Peut-on lui reprocher sa polygamie, une tradition africaine, inscrite dans la Constitution ? Oui, selon Colleen Lowe Morna, de l’ONG Gender links à Johannesburg, qui estime qu’« un leader qui ne respecte pas l’égalité des hommes et des femmes ne devrait pas diriger le pays ». Et de rappeler les déclarations de Zuma lors de son procès pour viol en 2006 (terminé par un acquittement) : après avoir  reconnu qu’il avait eu des rapports non protégés avec une jeune femme séropositive, il avait expliqué que la plaignante l'avait provoqué, notamment en s’habillant de manière légère : « Dans la culture zouloue dans laquelle j’ai été éduqué, vous ne laissez pas une femme dans cette situation parce que, si vous le faites, elle peut vous faire arrêter et vous accuser de viol ». Quelques mois après le procès, une femme avait été attaquée par des chauffeurs de taxis de Johannesburg parce qu’elle portait une mini-jupe…

Les féministes reprochent aussi à Zuma d’avoir soutenu les tests de virginité des jeunes filles (une coutume zouloue, récemment interdite) et recommandé que les écolières enceintes soient envoyées loin de chez elles, dans des internats. Opposé au mariage des homosexuels (légalisé en 2007), le très croyant Zuma estime que les lois ne devraient pas « être en contradiction avec l’enseignement de Dieu ».

Chaque année : 50 000 plaintes pour viol et 53 000 pour violences conjugales

L’ANC a toujours été à l’avant-garde du combat pour les droits des femmes.

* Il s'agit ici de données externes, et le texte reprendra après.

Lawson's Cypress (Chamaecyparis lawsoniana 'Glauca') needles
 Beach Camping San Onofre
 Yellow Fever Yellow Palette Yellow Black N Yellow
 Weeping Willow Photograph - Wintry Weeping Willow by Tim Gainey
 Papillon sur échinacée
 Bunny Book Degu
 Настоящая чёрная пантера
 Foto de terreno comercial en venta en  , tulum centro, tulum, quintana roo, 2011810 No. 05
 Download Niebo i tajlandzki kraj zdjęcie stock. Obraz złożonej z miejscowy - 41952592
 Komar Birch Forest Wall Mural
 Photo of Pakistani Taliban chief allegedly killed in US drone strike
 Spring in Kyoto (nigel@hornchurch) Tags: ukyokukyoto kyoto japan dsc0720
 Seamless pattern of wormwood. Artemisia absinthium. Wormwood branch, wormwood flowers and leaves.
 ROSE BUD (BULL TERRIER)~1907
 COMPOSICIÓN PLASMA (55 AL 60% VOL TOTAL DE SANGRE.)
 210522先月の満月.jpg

Mais le restera-t-il ?  « Nous avons fait des avances énormes dans les domaines politique et économique, constate Sheila Meintjes, professeur à l’université de Johannesburg. Mais dans la sphère privée, ce n’est pas le cas. Si l'on définit la violence sur un plan psychologique, économique et physique, 60% des relations intimes sont violentes ». Chaque année, 50 000 plaintes pour viol et 53 000 pour violences conjugales sont déposées.

La multiplicité des relations sexuelles – associée à un usage irrégulier des préservatifs – explique le taux élevé de sida en Afrique du Sud (6 millions de personnes infectées, 300 000 morts par an). « Pour l’homme marié, avoir un « trophée » sur le côté renforce son statut social, confie la directrice noire d’une agence de communications, qui préfère garder l’anonymat. Nos époux veulent des femmes jeunes, jolies et soumises. Et comme ils ont de l’argent, ils peuvent s’en offrir plusieurs ». On les appelle les sugar daddies et ils seraient de plus en plus nombreux.

La série télévisée à succès Soul City – un programme d’éducation à la santé – s’efforce de changer les mentalités : cette année (coïncidence ?), elle est justement consacrée aux partenaires multiples. « On a voulu ouvrir le débat, explique le Dr Sue Goldstein, directrice du programme. La polygamie est souvent utilisée comme une excuse par l’homme. Mais dans la tradition, un polygame devait rester fidèle à ses épouses. C’est dommage que nos leaders ne montrent pas l’exemple ».

L’ANC a réagi en dénonçant l’invasion de la vie privée des dirigeants politiques : « Invoquer la menace du sida comme plateforme pour faire des déclarations ex cathedra pour prescrire le comportement des autres est d’une suffisance extrême », écrit le ministre de la Culture, Pallo Jordan, qui dénonce le puritanisme des médias. Pour Zuma, « la vie privée du président n’a rien à voir avec la façon dont il dirige le pays. Une fois que nous enlevons toutes les barrières, nous commençons à saper le droit à la dignité de l’homme, pour laquelle nous avons tant combattu ».